EverQuest was, as I’ve described before, really just a bunch of chat rooms with this mini-game of fighting monsters strapped to it.  In each room, or zone, there were several chat channels.  Local or say was distance limited, get too far from someone, twenty or thirty virtual feet, and you wouldn’t see their chat messages.  Then you had shout which was zone wide, and ooc (out of character) which was also zone wide, and auction which again was zone wide.  You might wonder why they had three channels that were essentially functionally the same.  The answer is in the second channel, out of character.  Shout was intended to be for things you wanted to say to the whole zone which was in character, or role playing.  OOC was for talking about min/maxing and last night’s baseball game.  Auction was for trade chat, selling items or offering to buy items.

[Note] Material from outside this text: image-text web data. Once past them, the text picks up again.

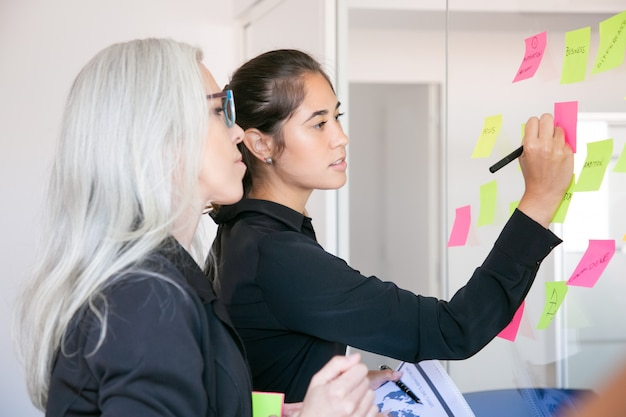 Confident latin businesswoman writing on stickers and sharing ideas for project. focused grey-haired female manager reading notes on glass wall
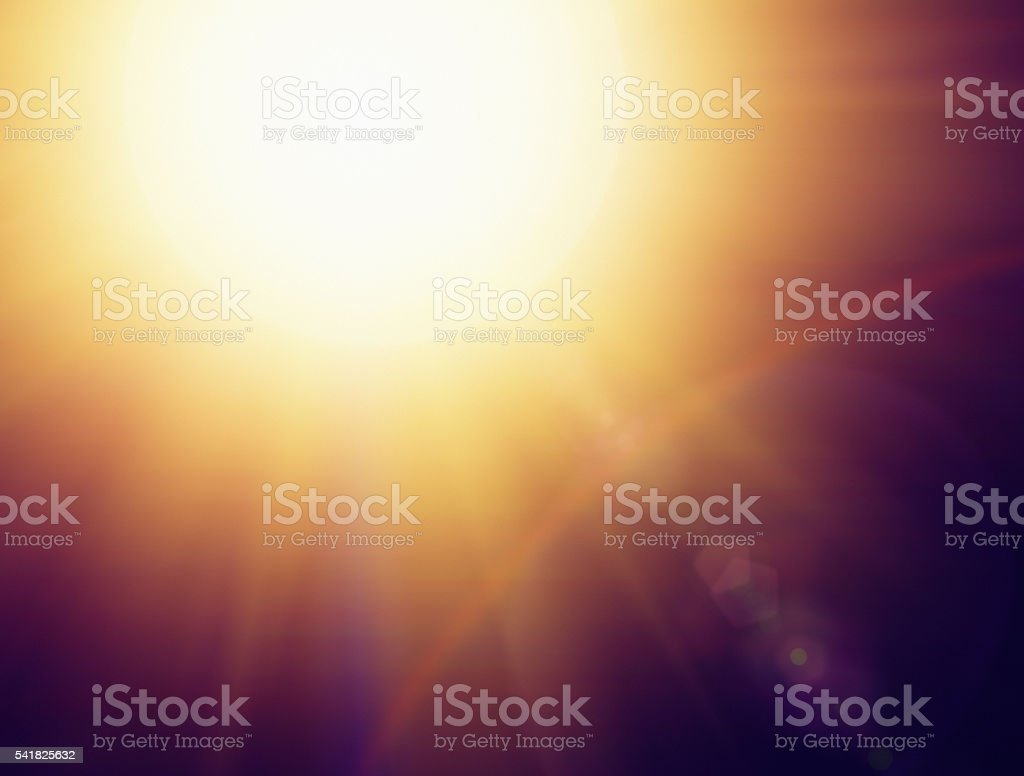 Dazzling golden bright midday sun as background stock photo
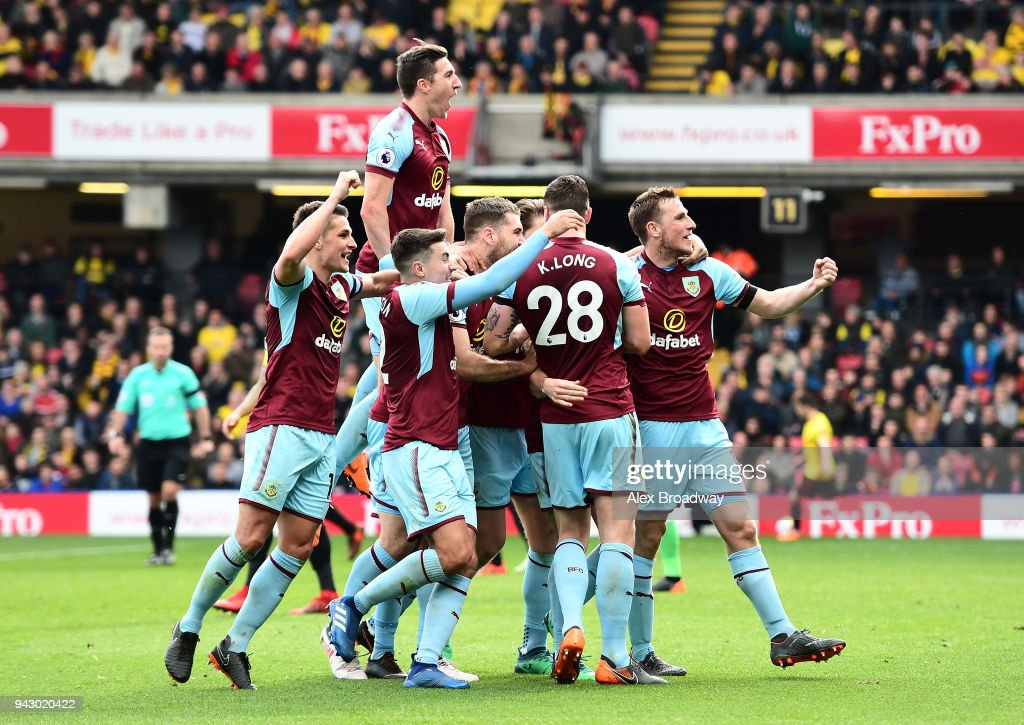 Burnley players celebrate their side's second goal during the Premier League match between Watford and Burnley at Vicarage Road on April 7, 2018 in Watford, England.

The best thing about EQ was that the players did a fairly good job (on my server anyway) of policing that.  People talking about baseball in shout were asked to move to ooc, and they usually did.  This let players have control over how they interacted with the game.  If you wanted to role play, you simply turned off ooc and all the other players could chat about baseball and you’d never see it.

In recent years, as the MMO genre has grown, with millions of people playing games like WoW, and games dropping the in character/out of character conventions, the boundaries of chat are gone.  Every channel in most games is full of every kind of chat (except role play, which is getting pretty well crushed under the boot of “fun” which an ever growing segment of game populations appear to equate entirely with playing whack-a-mole and collecting loot).  Take Fallen Earth for example.  I love playing the game, but only after I filtered out both the New Player and Region chats to tabs I could hide because it was non-stop streams of spoilers and data and whining.

Of course, I’m not just lamenting lack of channel etiquette, but the loss of the RP in the MMORPG.  Many people these days appear to approach MMORPGs like they are just another way to spend some time.  They log in, they fight some monsters, they complete some quests, they level, and they log out.  Somewhere in there, perhaps, they chat with some other people.  Though with the increasing emphasis on solo game play in modern MMOs, playing or chatting with other people isn’t something most people are doing.  For me, at least, I’d love to see the return of the “out of character” channel, if only as an acknowledgment by the developers that there is a dividing line between in and out of character.


  1. Jason says:

    Yeah, it is similar to that, but in this case it isn’t just the users breaking the norms. In this case, the developers have taken away the tools from the users so that a separation cannot occur.